◆ **Text passage**
-=-=-

Prepare for unexpected illness with individual long-term care insurance.
Long-term care is not covered by most medical insurance.
While it’s great news that medical advances mean people are living longer, it does increase the chances of needing long-term care. This may be a costly service and is usually not covered by typical medical insurance. Individual long-term care insurance may be an option in the event that you develop a chronic illness or become disabled and can no longer care for yourself for an extended period of time.
What does insurance cover?
The potential expenses of long-term care are wide-ranging and long-lasting, covering nursing home bills, daycare services, home modification, and assisted living facilities, among others. Long-term care insurance will typically payout to cover these costs and give you peace of mind before those costs arise. Usually, there’s a limit on the number of years during which the long-term care insurance policy pays out, or on the total amount that can be paid.
Payment schedules may vary from policy to policy.
Check your policy’s payment schedule carefully. Some policies will only pay up to a specific amount for each specific type of long-term care or associated cost. Others, usually described as pooled benefits, will pay out a total amount that you can split as required to cover your particular long-term care needs.

-=-=-

◆ **Data block**
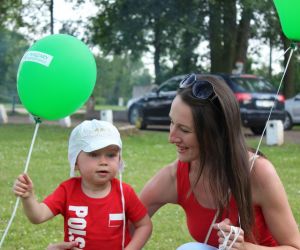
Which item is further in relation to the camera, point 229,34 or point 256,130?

-=-=-

◆ **Task prompt**
Update the long-term care insurance text from the words "Payment schedules may" through "long-term care needs.", replacing "pooled benefits" with "combined benefits".

◆ **Problem solution**
Payment schedules may vary from policy to policy.
Check your policy’s payment schedule carefully. Some policies will only pay up to a specific amount for each specific type of long-term care or associated cost. Others, usually described as combined benefits, will pay out a total amount that you can split as required to cover your particular long-term care needs.